Ja, ik ben bekend met dit bericht.
Kunt u aangeven welke kosten voor het opruimen van drugsafval ten lasten komen aan welke partij op basis van welke juridische verplichting en het daarbij horende wetsartikel?
Wat betreft de kosten is het uitgangspunt dat de vervuiler betaalt. Indien mogelijk worden de opruim- en saneringskosten van de bodemverontreiniging door drugsafval op de daders verhaald. Dit wordt ook wel kostenverhaal genoemd. Kostenverhaal van door de overheid gemaakte kosten van opruiming en/of sanering kan plaatsvinden door middel van het bestuursrechtelijk verhalen van de kosten van bestuursdwang of privaatrechtelijk op grond van artikel 75 Wet bodembescherming (Wbb). Dit kostenverhaal richt zich primair tot de veroorzaker.
Omdat bij drugsdumpingen de kosten niet altijd verhaald kunnen worden op de dader is er een Subsidieregeling opruiming drugsafval beschikbaar om gedupeerden te compenseren. In principe wordt zo een onschuldige eigenaar die slachtoffer is van een misdrijf niet geconfronteerd met een hoge rekening van de overheid voor kosten waarvan de eigenaar geen veroorzaker is.
In het geval van drugsafvaldumpingen zijn, afhankelijk van de specifieke omstandigheden, verschillende wetten van toepassing. Het is daarmee ook afhankelijk van de specifieke situatie wie er verantwoordelijk is voor het opruimen van het afval of voor het saneren van bodem, water of grondwater. Het is aan het bevoegd gezag en uiteindelijk aan de rechter om te beoordelen, op basis van de specifieke feiten en omstandigheden, of en in hoeverre de eigenaar verantwoordelijk is.
In artikel 13 van de Wbb is de zorgplicht voor bodem en grondwater neergelegd. Deze verplichting houdt in dat de bodemhandelingen die in artikel 6 t/m 11 van de Wbb worden beschreven niet tot verontreiniging leiden. Als er toch verontreiniging optreedt, zoals bij dumpingen van drugsafval vaak het geval is, moet de veroorzaker maatregelen nemen om de verontreiniging zoveel mogelijk ongedaan te maken.
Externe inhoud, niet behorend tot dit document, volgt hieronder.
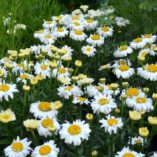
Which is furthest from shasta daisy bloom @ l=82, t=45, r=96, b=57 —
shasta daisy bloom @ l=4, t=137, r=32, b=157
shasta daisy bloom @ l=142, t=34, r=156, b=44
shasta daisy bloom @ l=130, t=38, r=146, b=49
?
shasta daisy bloom @ l=4, t=137, r=32, b=157

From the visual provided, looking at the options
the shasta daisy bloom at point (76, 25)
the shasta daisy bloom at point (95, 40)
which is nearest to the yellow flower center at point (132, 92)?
the shasta daisy bloom at point (95, 40)

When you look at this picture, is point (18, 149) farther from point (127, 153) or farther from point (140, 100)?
point (140, 100)

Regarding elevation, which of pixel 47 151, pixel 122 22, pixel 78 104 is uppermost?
pixel 122 22

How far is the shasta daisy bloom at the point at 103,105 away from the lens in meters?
2.64

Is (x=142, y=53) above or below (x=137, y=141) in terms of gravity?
above

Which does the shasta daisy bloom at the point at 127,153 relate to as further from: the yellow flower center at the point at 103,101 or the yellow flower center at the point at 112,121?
the yellow flower center at the point at 103,101

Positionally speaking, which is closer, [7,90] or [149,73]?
[7,90]

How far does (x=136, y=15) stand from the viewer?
404 centimetres

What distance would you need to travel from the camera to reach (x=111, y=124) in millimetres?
2484

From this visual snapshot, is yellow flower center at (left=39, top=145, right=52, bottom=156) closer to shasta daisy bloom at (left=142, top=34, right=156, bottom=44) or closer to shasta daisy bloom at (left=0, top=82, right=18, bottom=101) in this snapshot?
shasta daisy bloom at (left=0, top=82, right=18, bottom=101)

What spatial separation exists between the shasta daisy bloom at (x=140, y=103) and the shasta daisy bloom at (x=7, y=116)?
0.71 metres

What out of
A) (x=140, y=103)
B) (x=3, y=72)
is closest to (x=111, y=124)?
(x=140, y=103)

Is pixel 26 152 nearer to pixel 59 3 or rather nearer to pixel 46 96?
pixel 46 96

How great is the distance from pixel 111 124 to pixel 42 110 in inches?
16.9
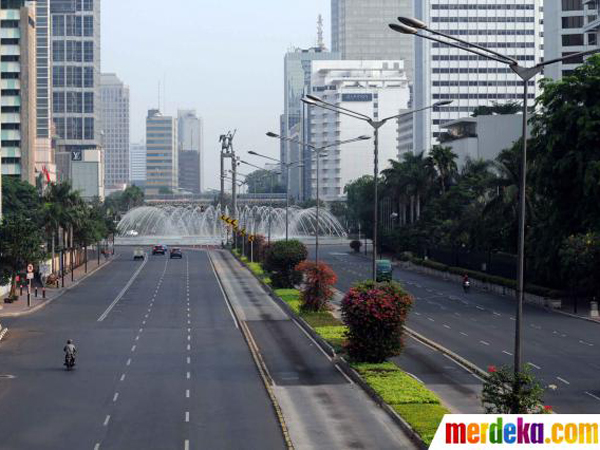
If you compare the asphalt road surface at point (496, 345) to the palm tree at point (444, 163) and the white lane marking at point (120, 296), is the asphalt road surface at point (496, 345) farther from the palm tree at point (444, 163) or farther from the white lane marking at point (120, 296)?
the palm tree at point (444, 163)

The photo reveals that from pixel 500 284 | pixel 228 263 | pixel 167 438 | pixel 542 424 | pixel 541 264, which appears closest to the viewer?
pixel 542 424

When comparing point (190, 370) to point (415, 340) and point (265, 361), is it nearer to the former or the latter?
point (265, 361)

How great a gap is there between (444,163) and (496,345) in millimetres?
74055

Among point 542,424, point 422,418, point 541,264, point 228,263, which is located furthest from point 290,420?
point 228,263

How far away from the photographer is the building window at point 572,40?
436 feet

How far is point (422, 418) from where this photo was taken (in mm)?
30734

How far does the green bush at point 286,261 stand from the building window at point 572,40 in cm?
6550

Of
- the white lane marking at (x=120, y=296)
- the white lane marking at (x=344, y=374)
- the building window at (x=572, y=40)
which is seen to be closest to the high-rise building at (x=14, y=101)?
the white lane marking at (x=120, y=296)

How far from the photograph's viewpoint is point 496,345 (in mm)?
49500

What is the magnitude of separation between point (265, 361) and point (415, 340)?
9.93 meters

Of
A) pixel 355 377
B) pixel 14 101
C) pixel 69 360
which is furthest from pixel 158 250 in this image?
pixel 355 377

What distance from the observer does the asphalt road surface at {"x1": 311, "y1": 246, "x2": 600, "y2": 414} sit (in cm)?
3669

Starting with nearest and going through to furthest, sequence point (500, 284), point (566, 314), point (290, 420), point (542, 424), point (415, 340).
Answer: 1. point (542, 424)
2. point (290, 420)
3. point (415, 340)
4. point (566, 314)
5. point (500, 284)

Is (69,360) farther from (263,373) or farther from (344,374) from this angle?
(344,374)
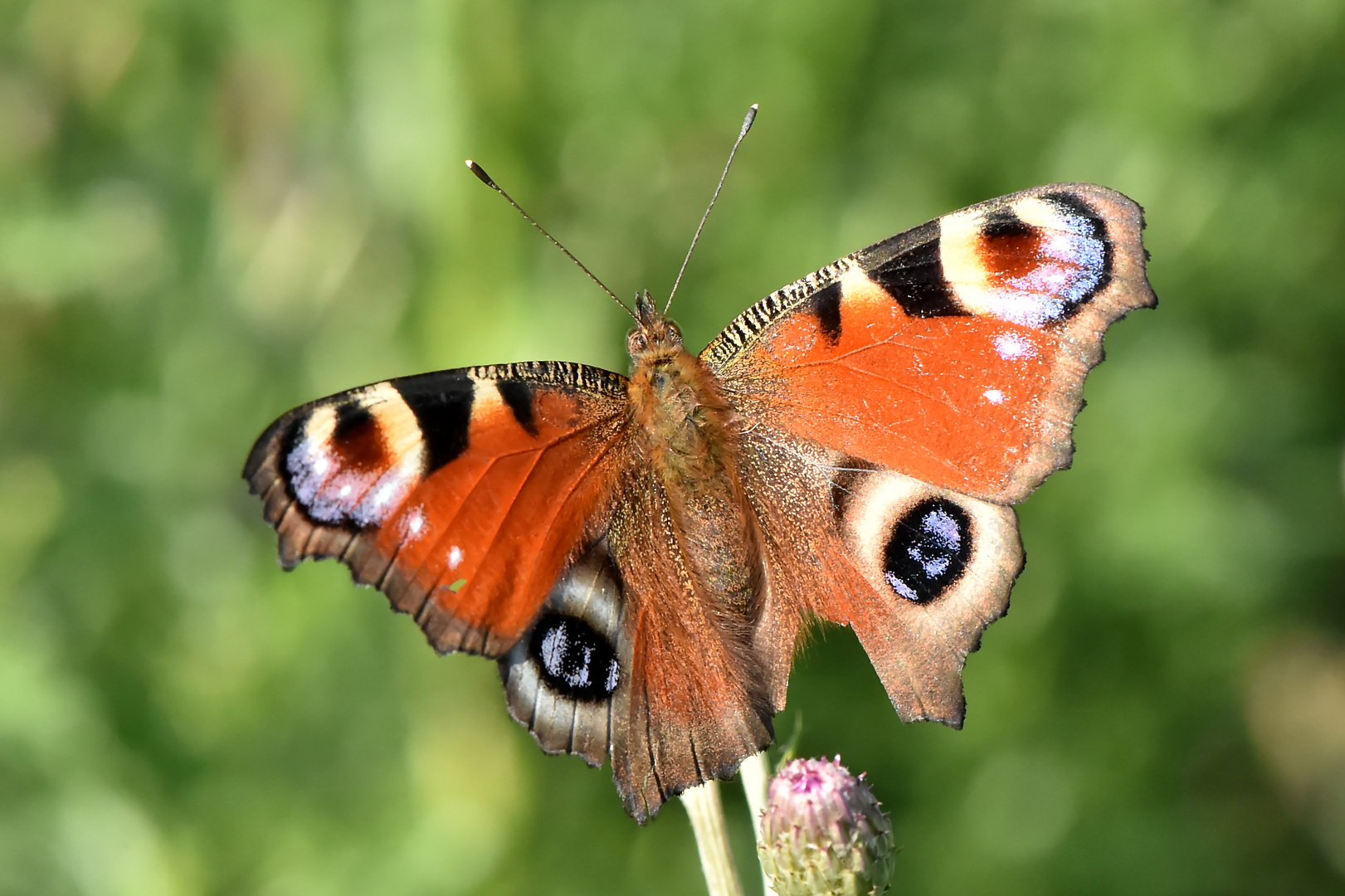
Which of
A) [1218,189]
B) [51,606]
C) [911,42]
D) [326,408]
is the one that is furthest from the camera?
[911,42]

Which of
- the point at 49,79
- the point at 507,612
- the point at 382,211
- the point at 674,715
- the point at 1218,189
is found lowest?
the point at 674,715

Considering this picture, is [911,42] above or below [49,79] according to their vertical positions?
below

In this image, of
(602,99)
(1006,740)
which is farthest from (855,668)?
(602,99)

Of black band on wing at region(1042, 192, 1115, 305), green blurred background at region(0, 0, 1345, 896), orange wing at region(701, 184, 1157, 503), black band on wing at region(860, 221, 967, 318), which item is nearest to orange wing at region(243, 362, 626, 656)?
orange wing at region(701, 184, 1157, 503)

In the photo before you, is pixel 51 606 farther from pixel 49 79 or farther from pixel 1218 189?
pixel 1218 189

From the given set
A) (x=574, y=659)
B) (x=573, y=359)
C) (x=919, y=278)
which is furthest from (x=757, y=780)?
(x=573, y=359)

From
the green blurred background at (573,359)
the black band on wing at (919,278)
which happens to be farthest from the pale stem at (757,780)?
the green blurred background at (573,359)

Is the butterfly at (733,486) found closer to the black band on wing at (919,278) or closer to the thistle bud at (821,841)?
the black band on wing at (919,278)

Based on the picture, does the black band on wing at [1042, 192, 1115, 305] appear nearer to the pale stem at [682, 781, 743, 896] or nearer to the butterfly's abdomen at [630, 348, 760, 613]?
the butterfly's abdomen at [630, 348, 760, 613]
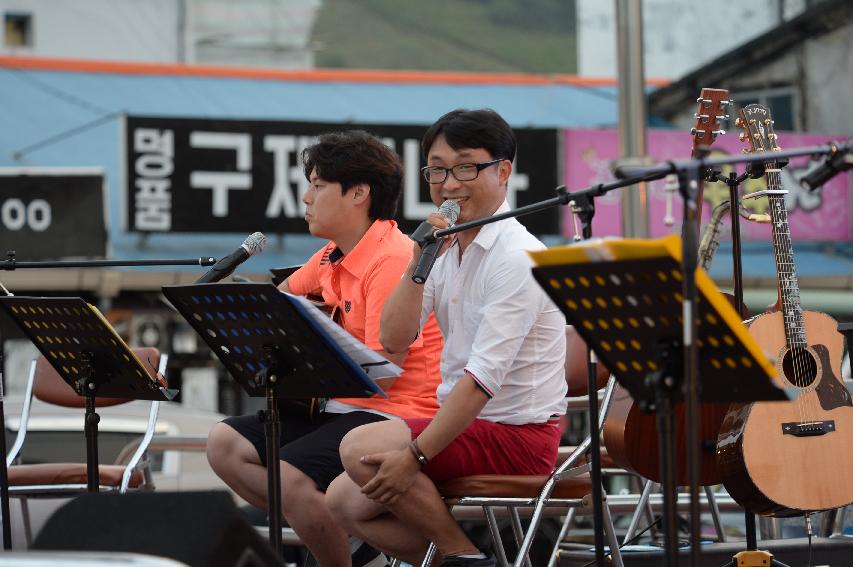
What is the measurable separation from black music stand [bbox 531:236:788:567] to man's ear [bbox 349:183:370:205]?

Artikel 13 Wbb richt zich niet alleen op de directe veroorzaker van de vervuiling, maar ook op degene die bevoegd en feitelijk in staat is om een overtreding van de zorgplicht te voorkomen of te beperken.
Bij drugsafvallozingen in watersystemen is artikel 6.8. van de Waterwet van toepassing. Ook hier geldt de verplichting voor ieder die handelingen verricht of nalaat die tot verontreiniging van oppervlaktewater, bodem of oever kunnen leiden om deze verontreiniging en de directe gevolgen daarvan te beperken of ongedaan te maken.
Daarnaast roepen gemeenten in de praktijk soms de zorgplicht uit de Woningwet (artikel 1a) in om de rekening van opruimkosten aan de eigenaar te sturen. Die zorgplicht richt zich tot de eigenaar van een bouwwerk, erf of terrein om zorg te dragen dat diens eigendom geen gevaar voor gezondheid of veiligheid oplevert.
Welke kosten worden er vergoed vanuit de subsidieregeling voor het opruimen van drugsafval?
Op grond van de Subsidieregeling opruiming drugsafval kan subsidie worden verleend voor de kosten die gemaakt zijn voor het opruimen van drugsafval. Hieronder valt de afvoer en verwijdering van gedumpt drugsafval; de afvoer en verwijdering van door gedumpt drugsafval verontreinigd oppervlaktewater; of de sanering van de door gedumpt drugsafval verontreinigde bodem. Onder het saneren vallen ook de werkzaamheden zoals het inrichten van het saneringsterrein en na afloop oplevering van het terrein in de oorspronkelijke staat.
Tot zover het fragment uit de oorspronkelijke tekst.